__YOUR GOAL__: The answer must consist solely of the line containing "phylum: Chordata" and every line after it in the records below, through the last, each reproduced exactly.

(Saved entries)

-- Opening Marker --

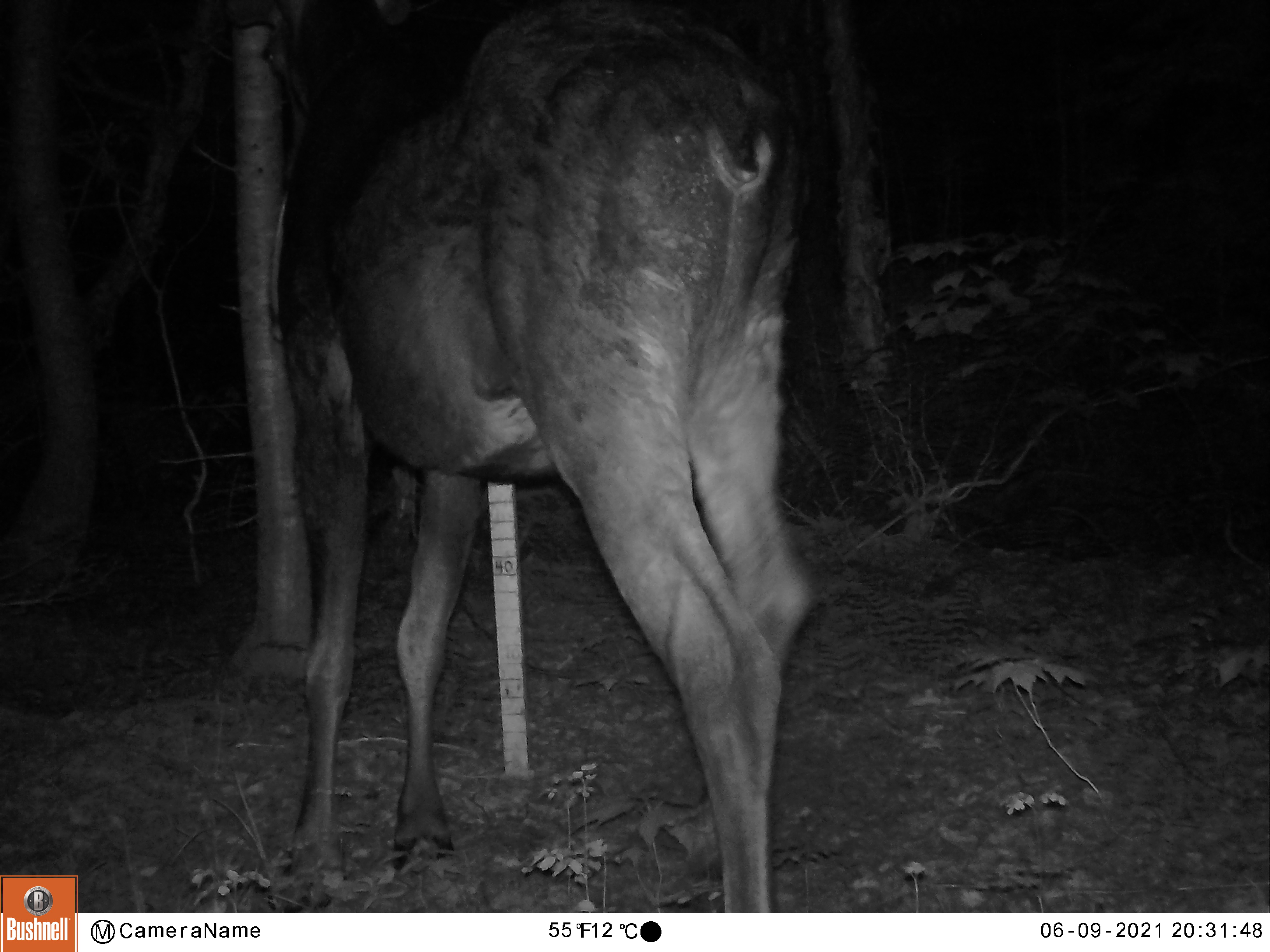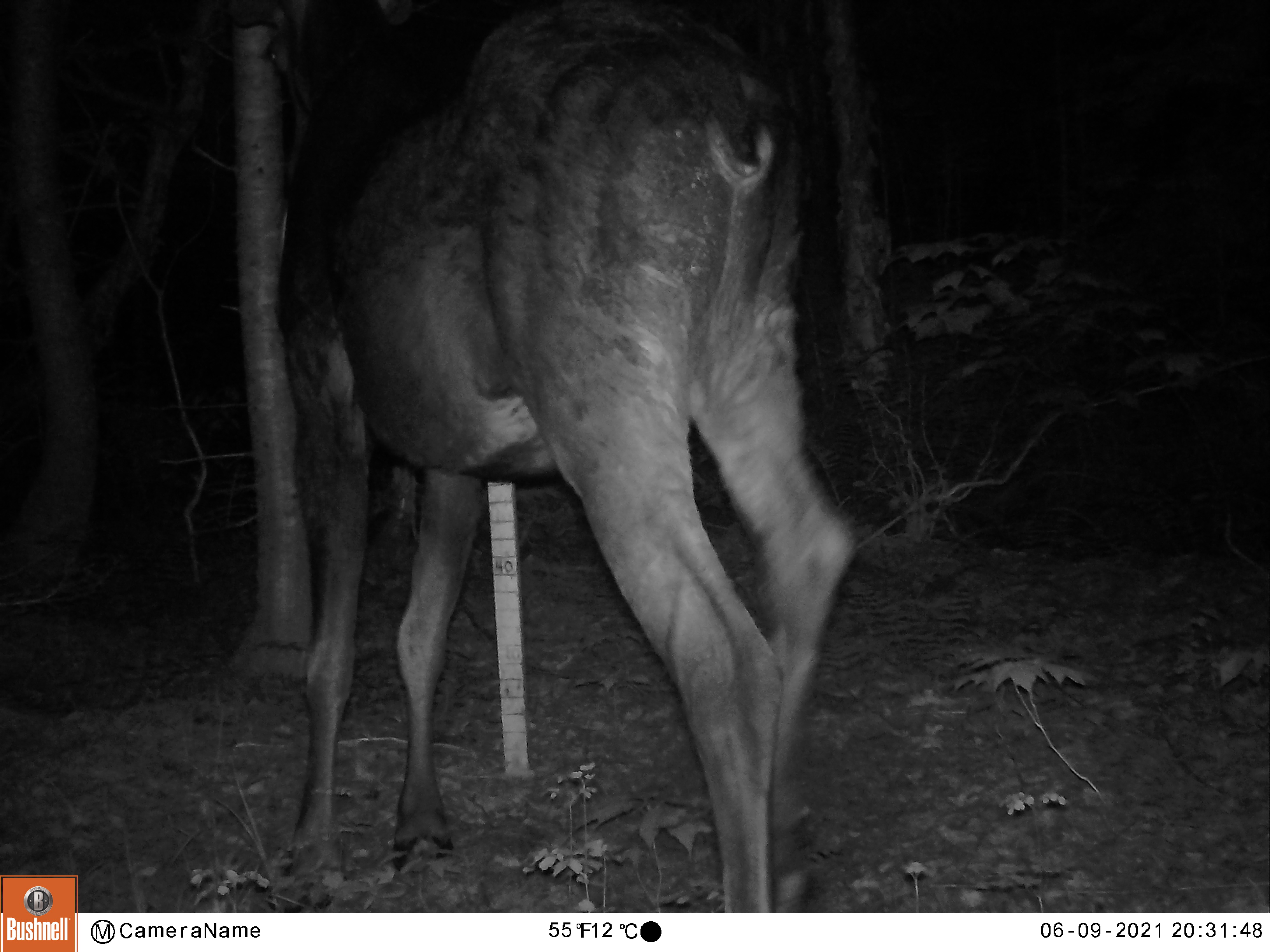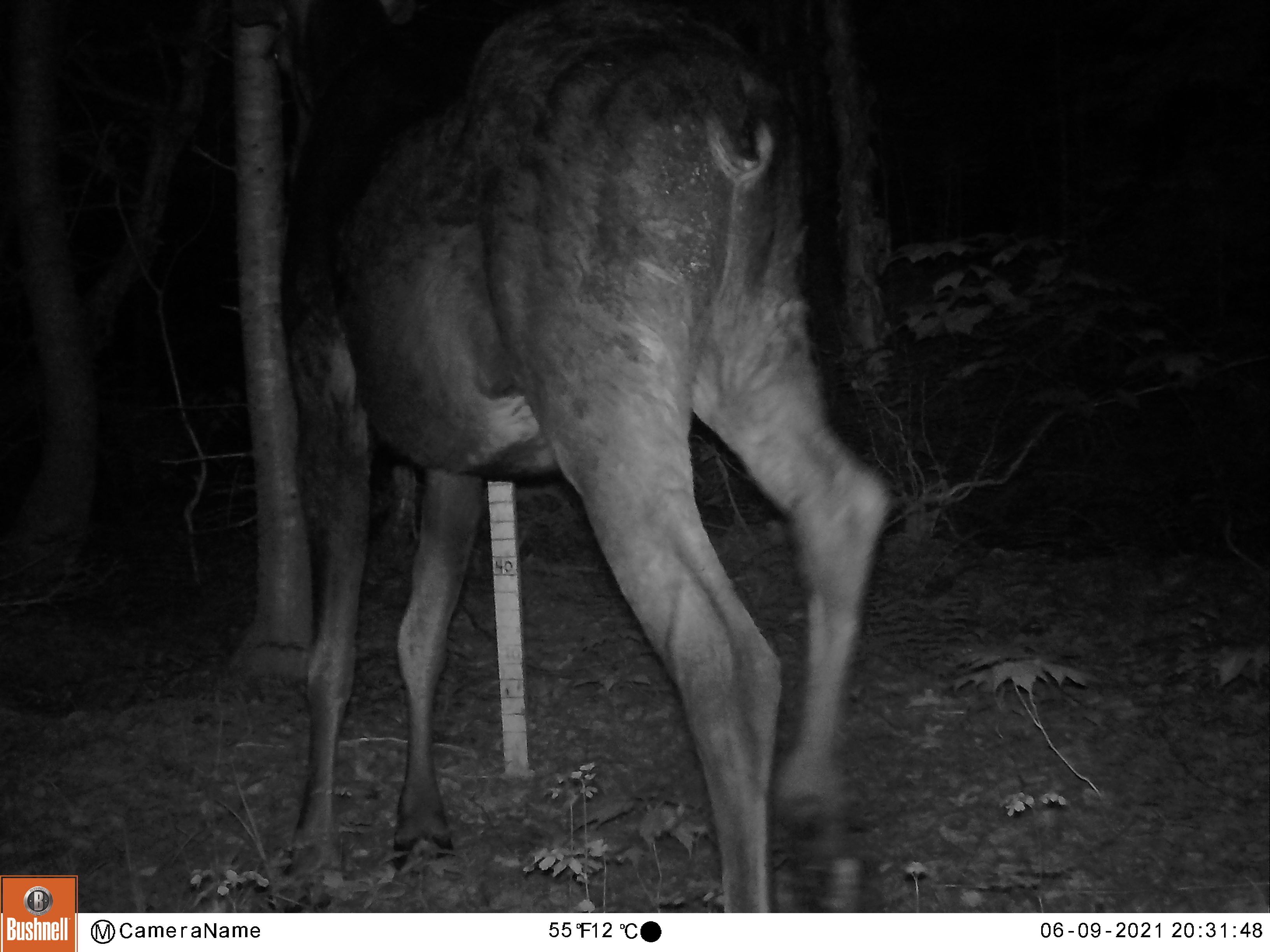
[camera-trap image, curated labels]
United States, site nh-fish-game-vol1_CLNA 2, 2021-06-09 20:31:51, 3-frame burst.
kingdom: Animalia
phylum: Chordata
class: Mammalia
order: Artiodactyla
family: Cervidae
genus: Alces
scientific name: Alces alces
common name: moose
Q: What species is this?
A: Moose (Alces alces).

-- Closing Marker --

__ANSWER BOX__:
phylum: Chordata
class: Mammalia
order: Artiodactyla
family: Cervidae
genus: Alces
scientific name: Alces alces
common name: moose
Q: What species is this?
A: Moose (Alces alces).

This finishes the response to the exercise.